- Aufgabenstellung A
Gib die Zeilen der Liste unverändert wieder, beginnend mit der Zeile, die „Time of clock at [584,54,800,266]: 10:47“ enthält, und weiter bis einschließlich der letzten Zeile der Liste. Lass die Bilder in deiner Antwort weg.

======== Ausgangstext

# 2 fragen zu java <-> mysql



## gondor (4. Nov 2004)

hallo!

ich habe 2 fragen zum thema: java und mysql. hier meine probleme:

1. wie kann ich von einem client eine 'sichere' verbindung zur mysql herstellen. ich öffne eine verbindung mittels 'ac_db_connection_cn = DriverManager.getConnection(ac_db_connection_ip, ac_db_connection_user, ac_db_connection_passwd);' und schicke meine queries alá 'Select * from myTable;' über die methode 'ac_sql_rs = ac_sql_stmt.executeQuery(query_);' kann man diese anfragen zur datenbank auch evtl. verschlüsselt senden? gibt es eine möglichkeit zur sicheren verbindung? wie kann man sich gegen evtl. angriffe schützen?

2. ich möchte aus java ein mysqlcheck durchführen. dazu habe ich in der mysql-api den befeht 'shell> mysqlcheck [OPTIONS] --all-databases' gefunden. gibt es eine möglichkeit diesen befehl von einem client an den server zu senden um ihn dann auszuführen? oder wie wird so etwas normalerweise realisiert? dabei muss auch geschaut werden, wo diese exe-files liegen, da der client ja nicht weiss, wo die files normalerweise liegen (/mysql/bin/)

================
======== Daten zur Aufgabe

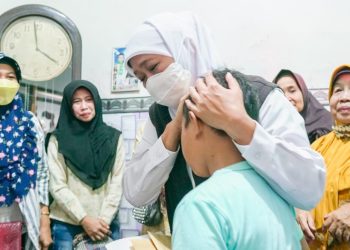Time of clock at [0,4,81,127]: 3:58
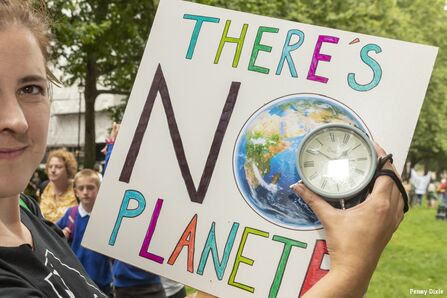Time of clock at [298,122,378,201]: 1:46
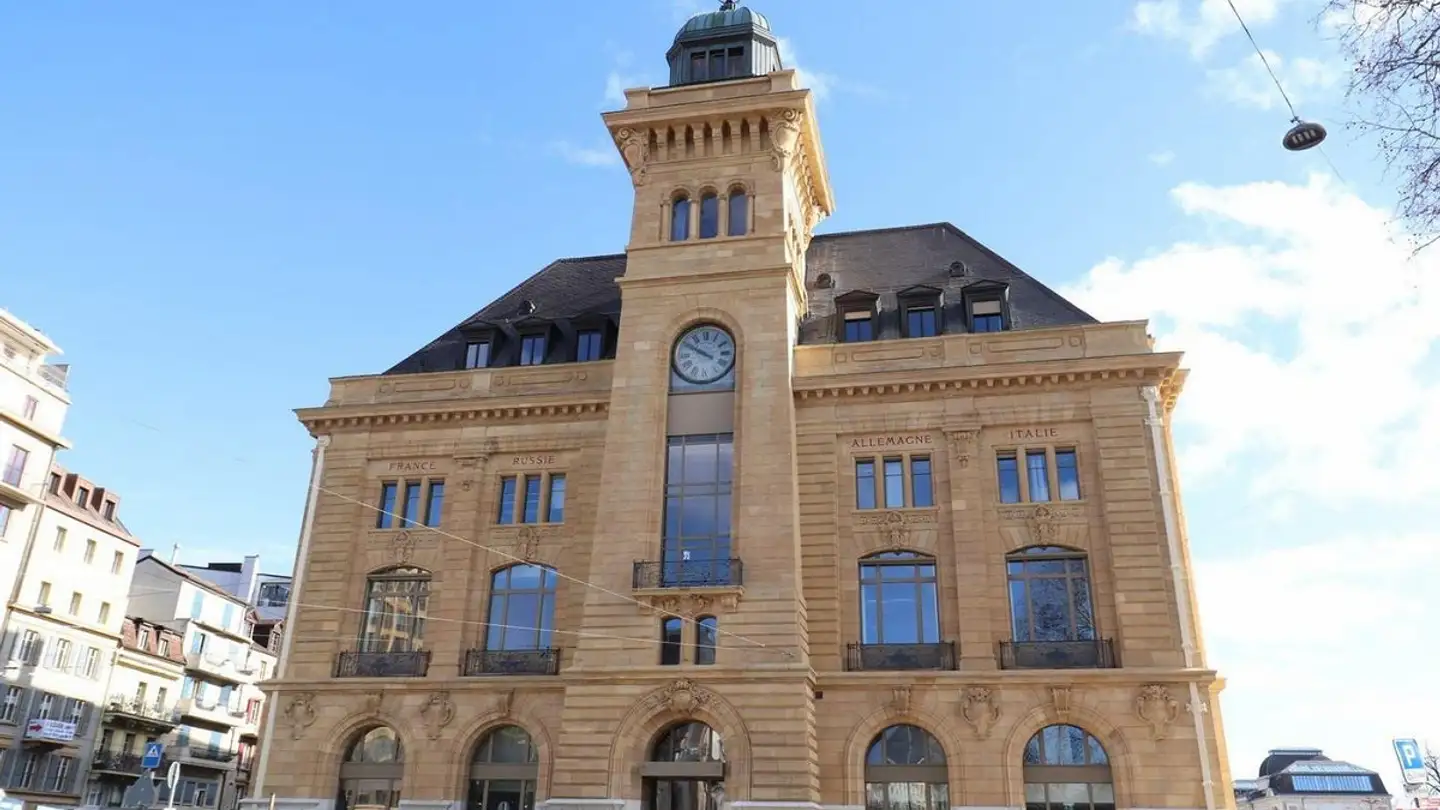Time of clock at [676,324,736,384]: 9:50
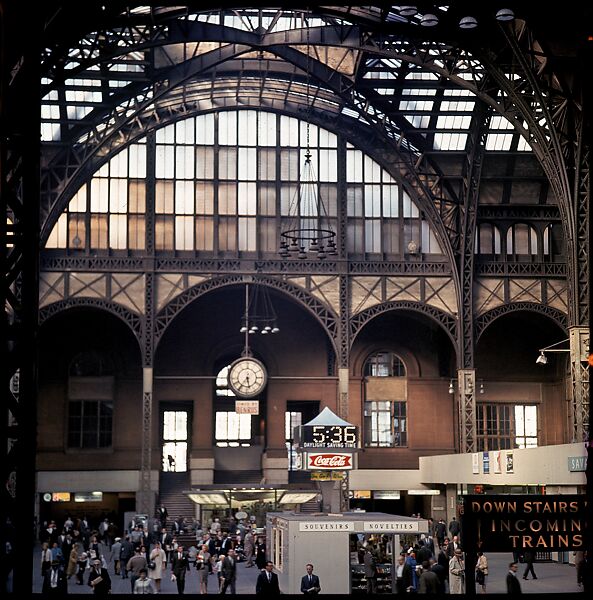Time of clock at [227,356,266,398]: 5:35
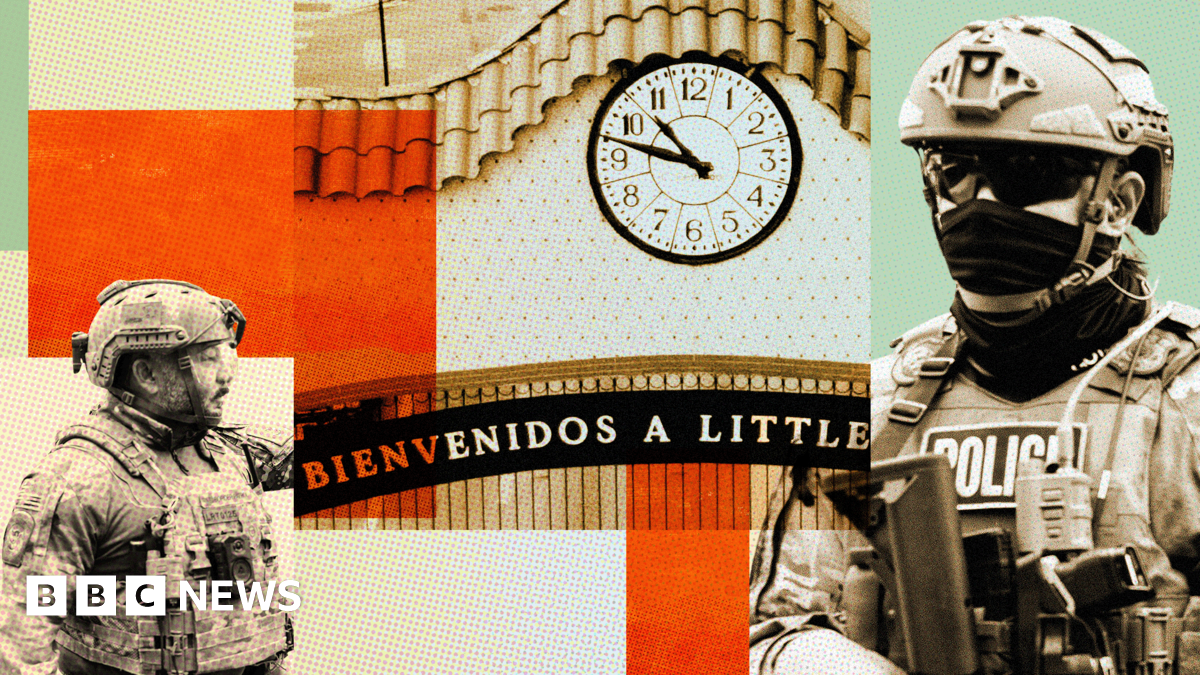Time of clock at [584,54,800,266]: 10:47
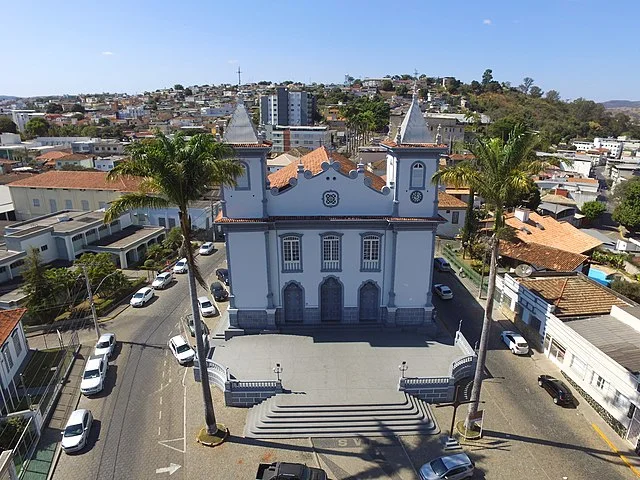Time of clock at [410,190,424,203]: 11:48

================

- Aufgabenstellung B
Schreib aus dem Forenbeitrag zu Java und MySQL den Abschnitt wortgetreu nieder, beginnend mit „2. ich möchte“ und weiter bis einschließlich „normalerweise liegen (/mysql/bin/)“.

- Lösung der Aufgabe A
Time of clock at [584,54,800,266]: 10:47
Time of clock at [410,190,424,203]: 11:48

- Lösung der Aufgabe B
2. ich möchte aus java ein mysqlcheck durchführen. dazu habe ich in der mysql-api den befeht 'shell> mysqlcheck [OPTIONS] --all-databases' gefunden. gibt es eine möglichkeit diesen befehl von einem client an den server zu senden um ihn dann auszuführen? oder wie wird so etwas normalerweise realisiert? dabei muss auch geschaut werden, wo diese exe-files liegen, da der client ja nicht weiss, wo die files normalerweise liegen (/mysql/bin/)